━━ EXCERPT PROVIDED

Second paragraph of the third chapter:

During the rest of their travels with the Doctor, we learn very little about Ben & Polly, even though they continue with him for another six adventures. It is a curious thing that from the start, despite having witnessed the Doctor's 'renewal', Ben refuses to accept that the Doctor is indeed who he claims to be. Once again Polly is the voice of reason, willing to accept what she has seen, even if she cannot really understand it. Throughout their adventure on the human colony on Vulcan (The Power of the Daleks) Ben continues to be irritable and highly strung, while Polly opts for calmness. It is only when a Dalek recognises the Doctor that Ben finally accepts this strange man in the frock coat is the same old man he had come to trust.

━━━━
━━ INFORMATION PROVIDED

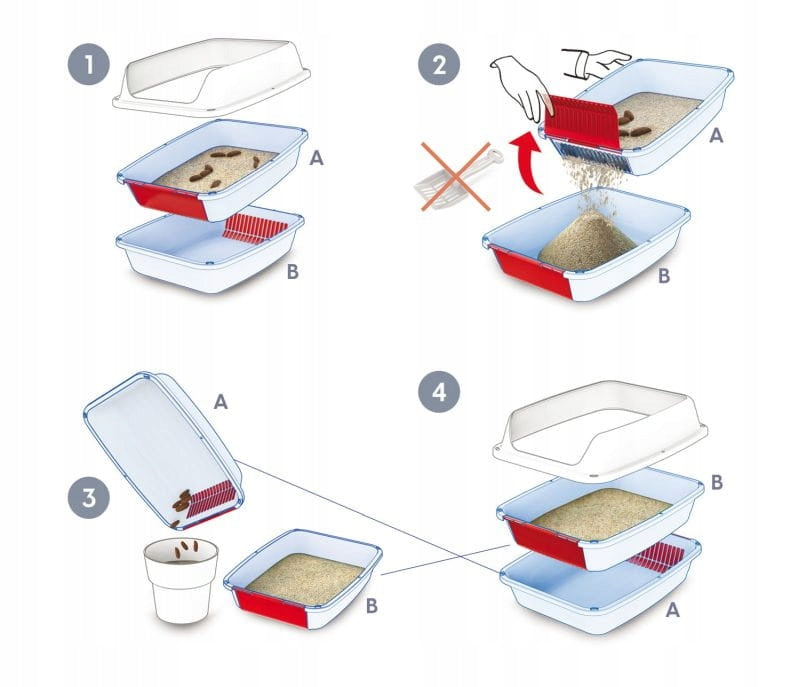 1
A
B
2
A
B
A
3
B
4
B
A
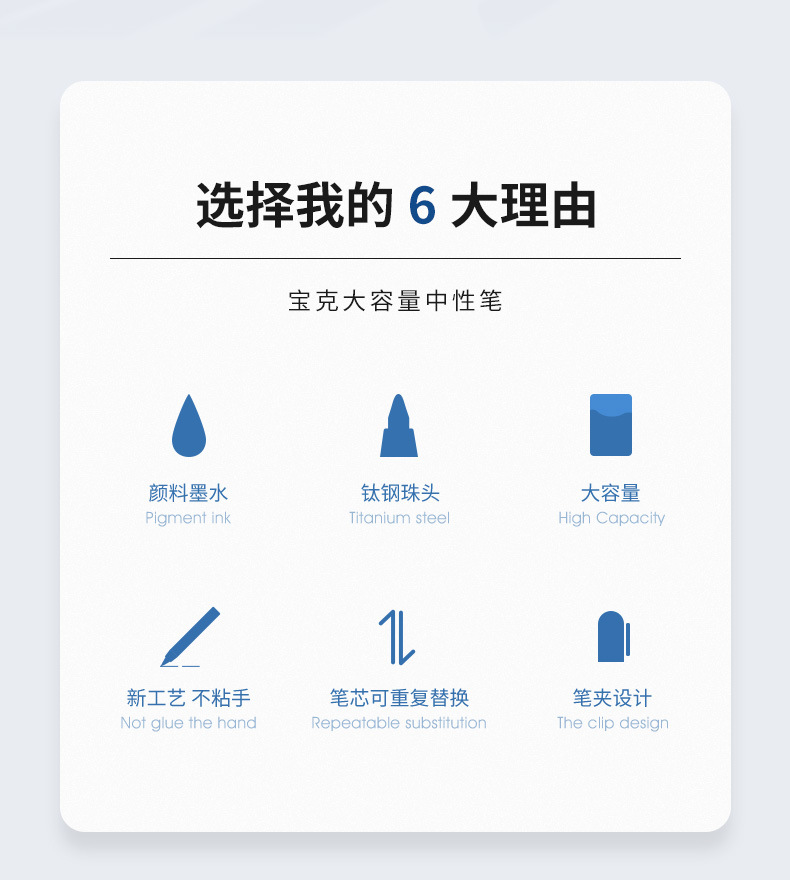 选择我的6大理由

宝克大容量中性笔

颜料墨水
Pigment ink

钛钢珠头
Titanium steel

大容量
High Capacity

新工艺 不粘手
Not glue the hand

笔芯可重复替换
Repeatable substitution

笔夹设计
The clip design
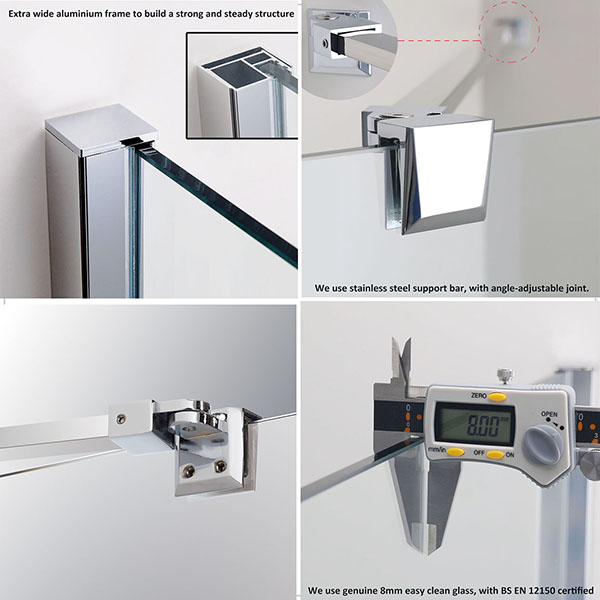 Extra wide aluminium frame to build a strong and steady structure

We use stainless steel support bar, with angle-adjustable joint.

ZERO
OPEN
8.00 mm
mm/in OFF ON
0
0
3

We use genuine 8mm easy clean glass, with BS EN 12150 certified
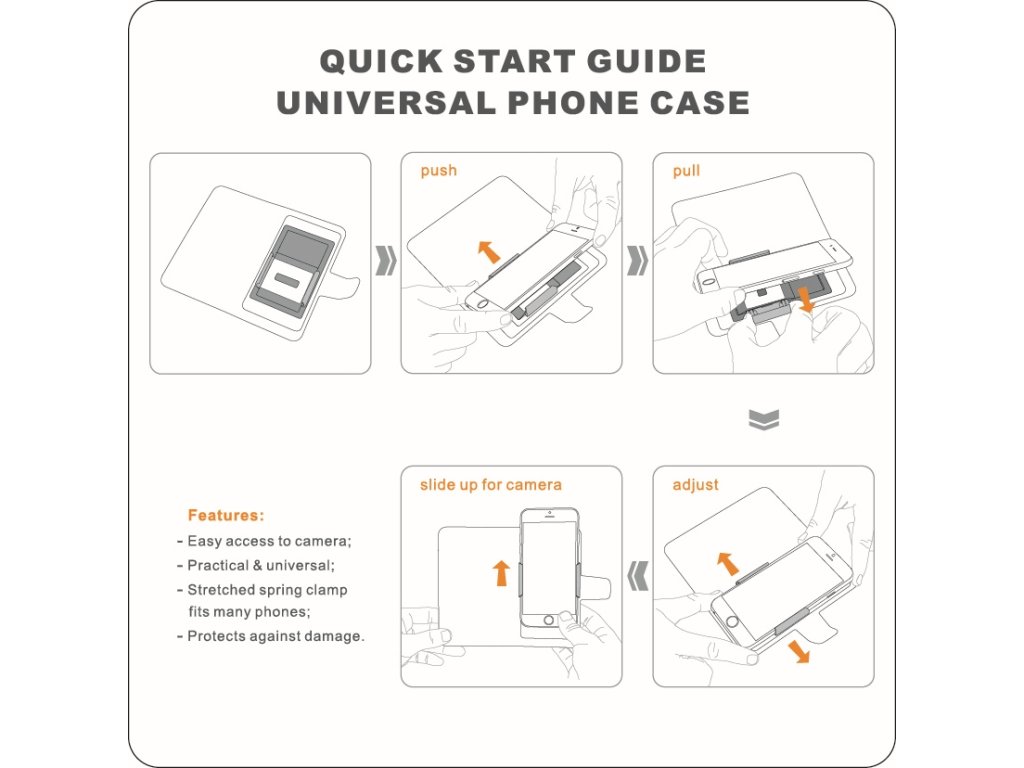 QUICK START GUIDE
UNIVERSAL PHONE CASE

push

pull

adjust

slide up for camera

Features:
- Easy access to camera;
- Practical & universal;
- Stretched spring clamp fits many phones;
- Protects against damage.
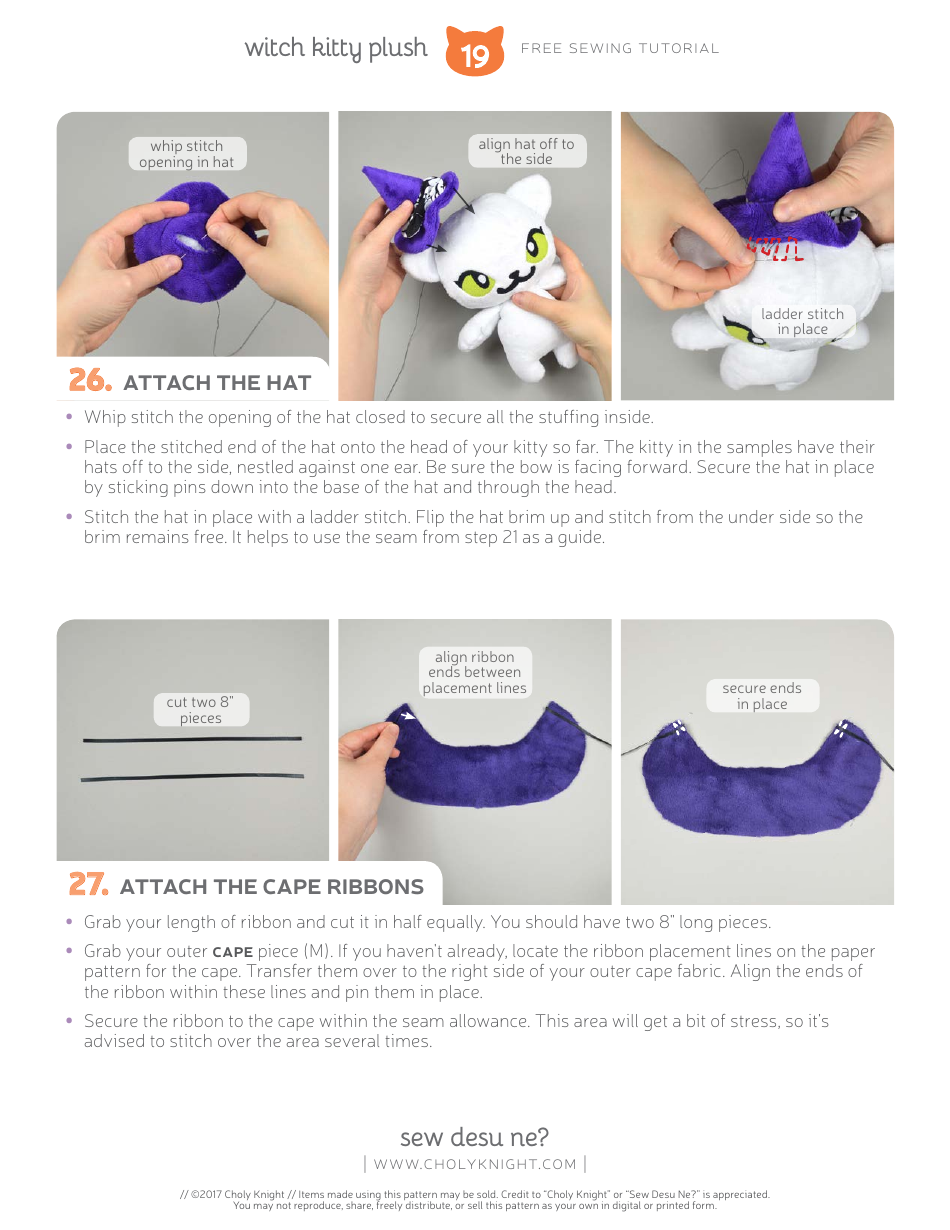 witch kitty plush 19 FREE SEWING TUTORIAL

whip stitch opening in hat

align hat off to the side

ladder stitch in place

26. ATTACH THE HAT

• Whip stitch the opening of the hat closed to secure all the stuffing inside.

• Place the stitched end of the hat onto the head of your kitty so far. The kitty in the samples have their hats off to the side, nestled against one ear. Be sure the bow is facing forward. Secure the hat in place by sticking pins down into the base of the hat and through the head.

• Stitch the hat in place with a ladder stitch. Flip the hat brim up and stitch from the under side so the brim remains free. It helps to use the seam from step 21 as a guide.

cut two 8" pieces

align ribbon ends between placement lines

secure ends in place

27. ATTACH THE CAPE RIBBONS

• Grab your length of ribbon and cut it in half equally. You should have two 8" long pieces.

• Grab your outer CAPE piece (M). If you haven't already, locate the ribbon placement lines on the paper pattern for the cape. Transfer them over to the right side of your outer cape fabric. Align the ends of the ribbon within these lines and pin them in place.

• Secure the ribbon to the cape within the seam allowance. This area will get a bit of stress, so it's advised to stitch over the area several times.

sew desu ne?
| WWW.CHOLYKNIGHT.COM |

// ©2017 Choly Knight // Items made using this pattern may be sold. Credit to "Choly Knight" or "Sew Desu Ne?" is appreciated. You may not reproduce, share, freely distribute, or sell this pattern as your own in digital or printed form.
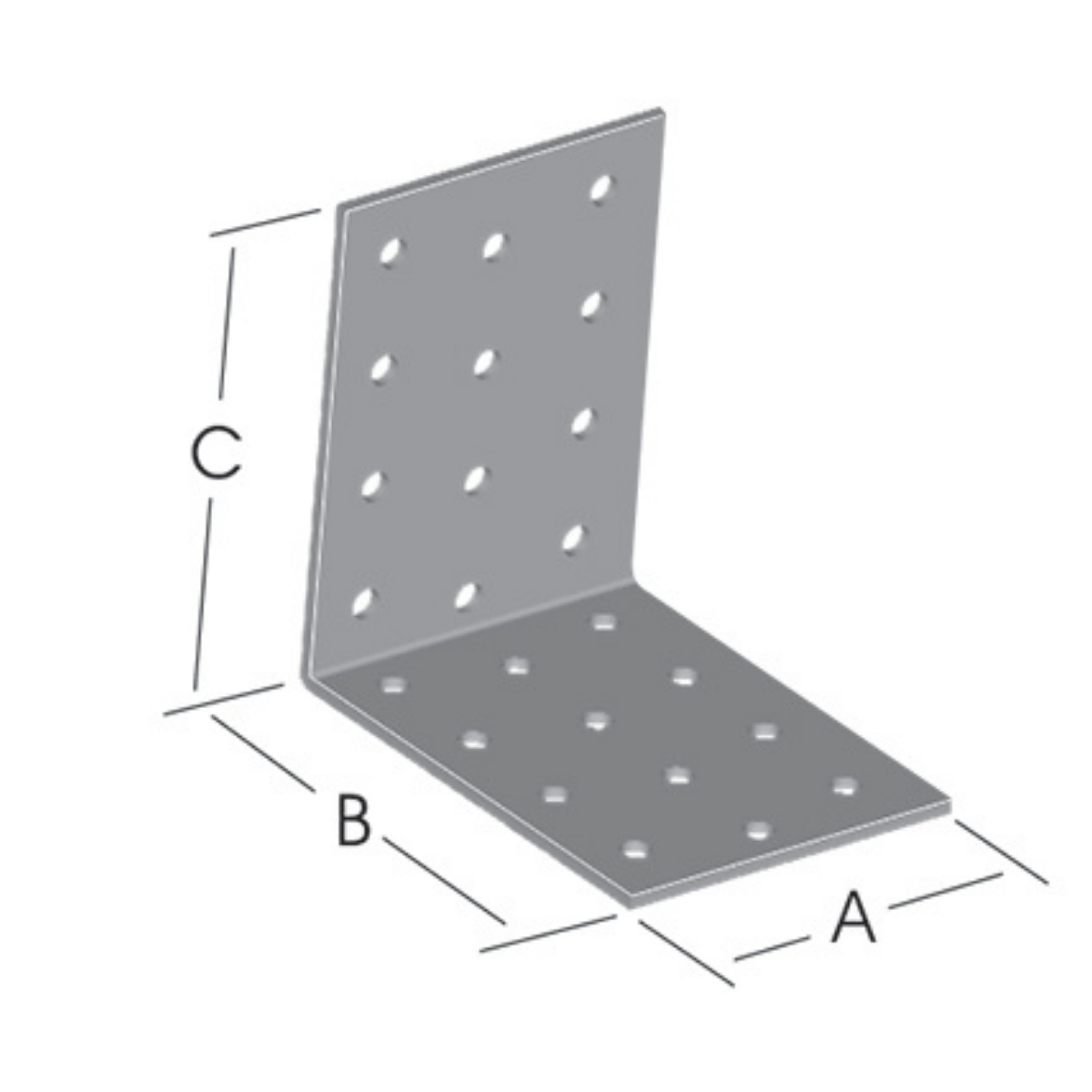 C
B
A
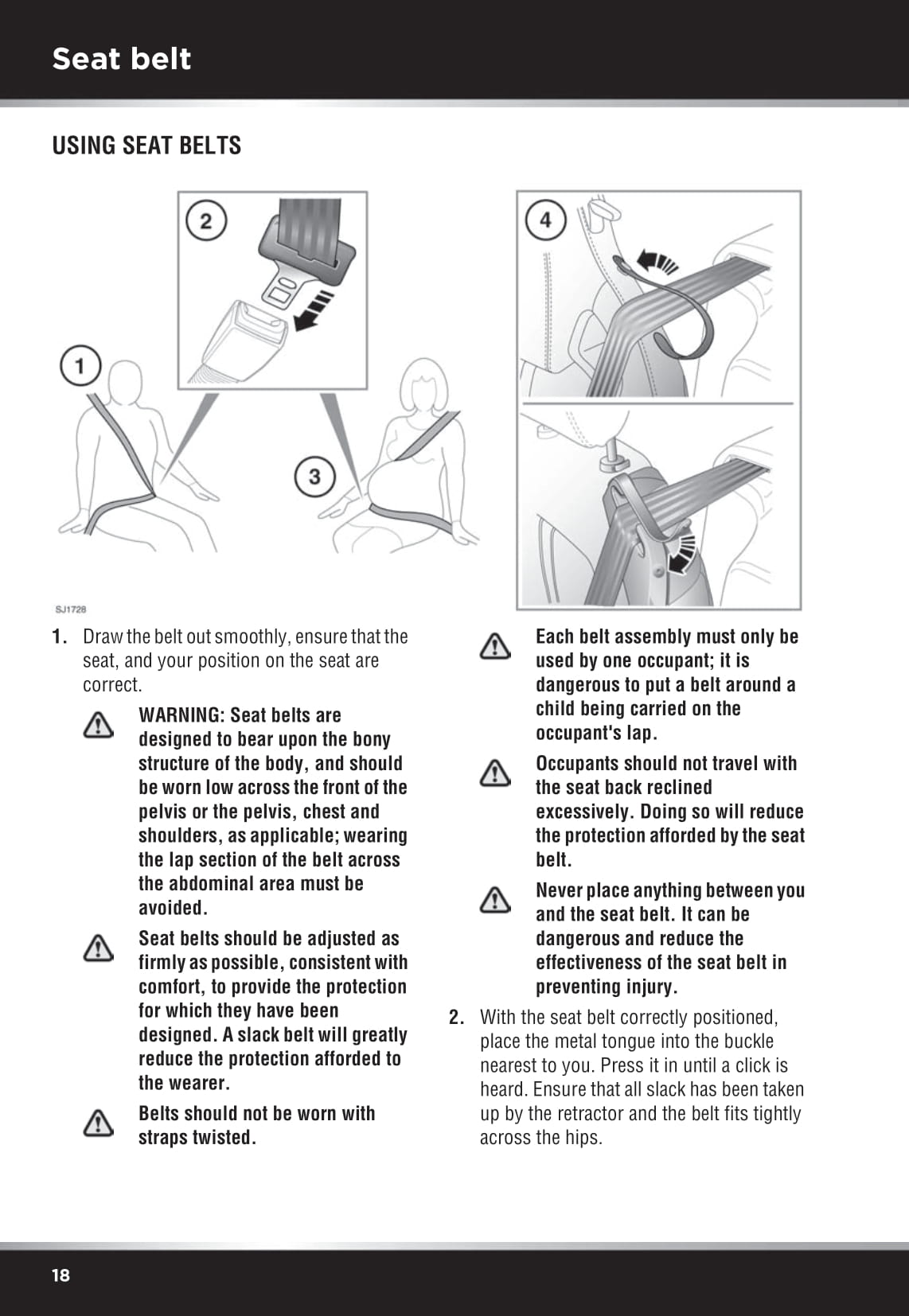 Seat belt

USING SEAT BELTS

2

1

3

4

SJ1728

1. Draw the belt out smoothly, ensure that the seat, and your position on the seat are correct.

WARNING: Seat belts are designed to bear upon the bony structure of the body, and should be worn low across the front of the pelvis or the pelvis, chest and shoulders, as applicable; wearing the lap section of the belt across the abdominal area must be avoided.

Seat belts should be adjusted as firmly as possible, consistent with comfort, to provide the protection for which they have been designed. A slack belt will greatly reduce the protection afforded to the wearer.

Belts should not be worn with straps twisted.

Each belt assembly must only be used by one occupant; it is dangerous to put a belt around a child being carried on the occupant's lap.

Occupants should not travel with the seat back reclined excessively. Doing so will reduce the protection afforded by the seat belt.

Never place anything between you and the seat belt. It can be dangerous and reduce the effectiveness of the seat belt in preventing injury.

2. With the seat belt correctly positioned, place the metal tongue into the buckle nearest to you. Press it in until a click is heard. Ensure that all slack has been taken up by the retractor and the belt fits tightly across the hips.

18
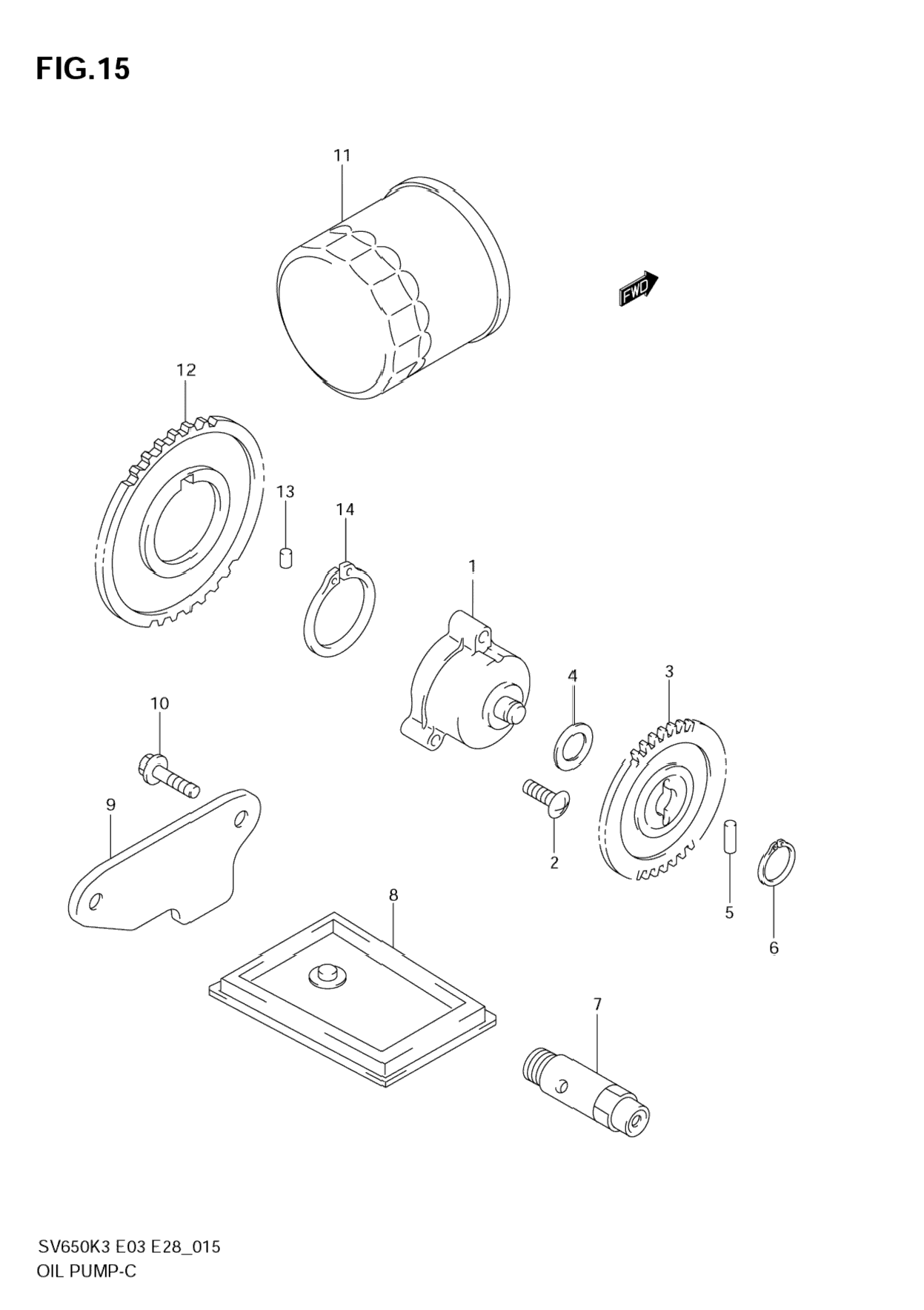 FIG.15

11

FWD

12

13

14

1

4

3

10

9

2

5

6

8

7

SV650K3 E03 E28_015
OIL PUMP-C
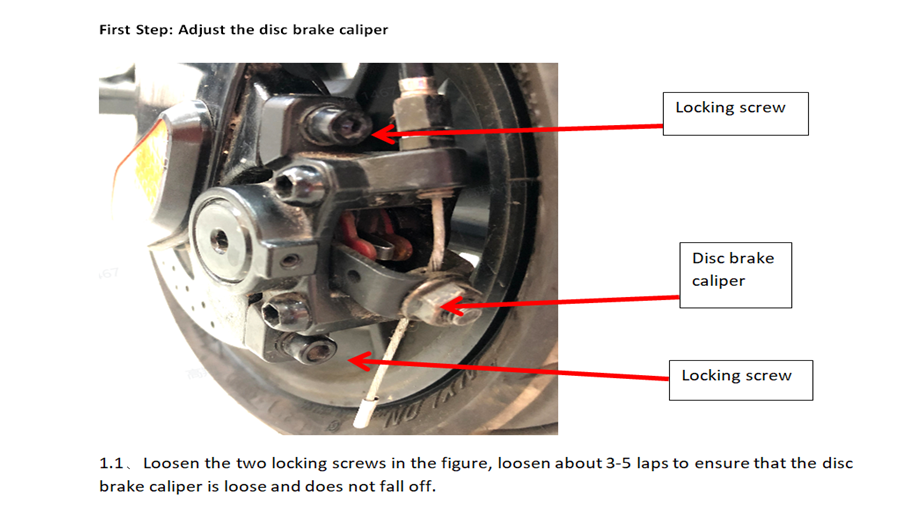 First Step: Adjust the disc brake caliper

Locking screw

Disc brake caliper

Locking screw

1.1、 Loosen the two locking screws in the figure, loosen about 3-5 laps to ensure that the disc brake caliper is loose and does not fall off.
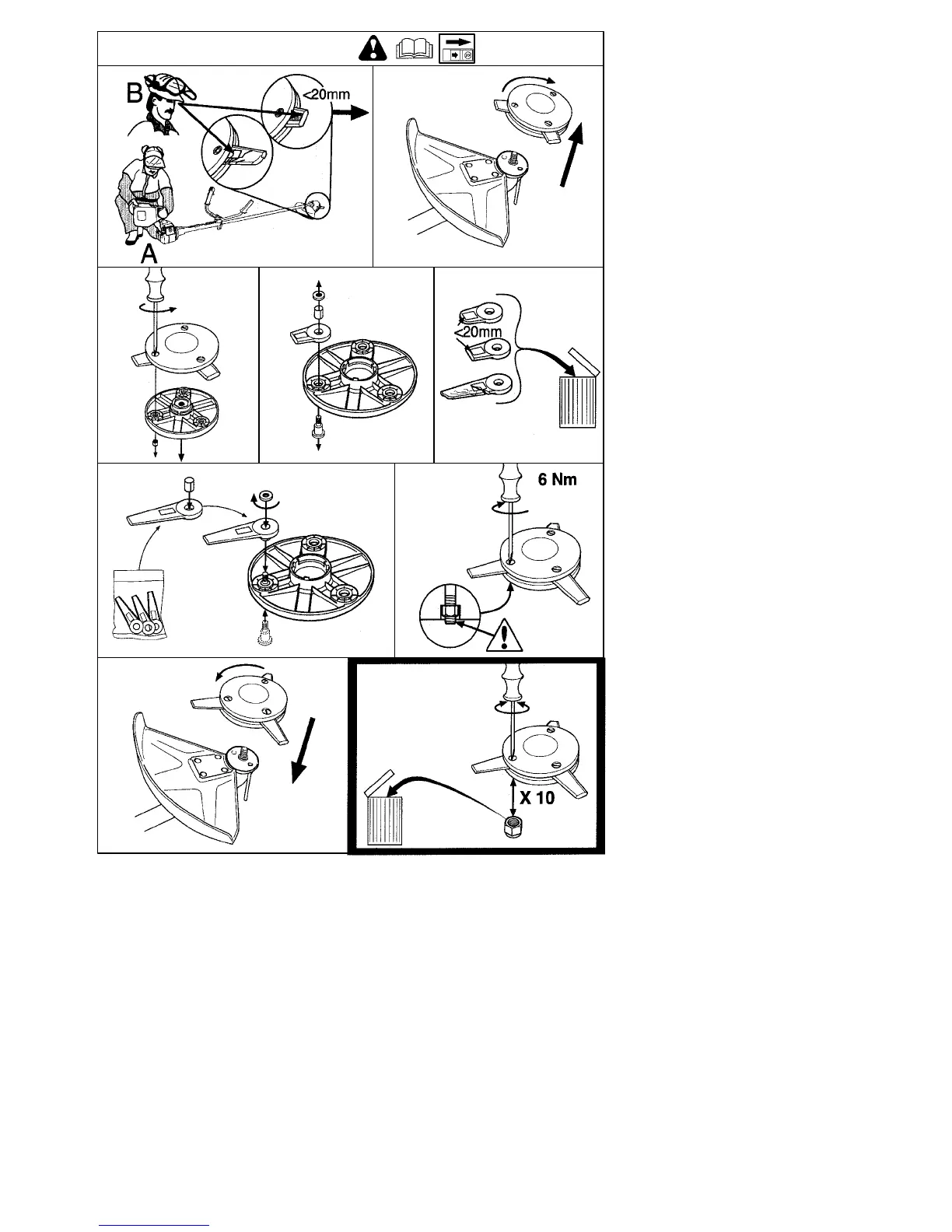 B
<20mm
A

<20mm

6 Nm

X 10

━━━━

EXERCISE SET
[A] From the paragraph about Ben and Polly above, reproduce the passage that begins with the words containing "Second paragraph of" and ends with "come to trust.".
[B] Answer these questions from the paragraph about Ben and Polly:
(i) For how many more adventures do Ben and Polly continue with the Doctor?
(ii) Where does The Power of the Daleks take place?
(iii) What finally leads Ben to accept that the Doctor is the same man he had come to trust?

RESPONSES TO THE EXERCISE
[A]
Second paragraph of the third chapter:

During the rest of their travels with the Doctor, we learn very little about Ben & Polly, even though they continue with him for another six adventures. It is a curious thing that from the start, despite having witnessed the Doctor's 'renewal', Ben refuses to accept that the Doctor is indeed who he claims to be. Once again Polly is the voice of reason, willing to accept what she has seen, even if she cannot really understand it. Throughout their adventure on the human colony on Vulcan (The Power of the Daleks) Ben continues to be irritable and highly strung, while Polly opts for calmness. It is only when a Dalek recognises the Doctor that Ben finally accepts this strange man in the frock coat is the same old man he had come to trust.

[B]
(i) Another six adventures.
(ii) On the human colony on Vulcan.
(iii) A Dalek recognizes the Doctor.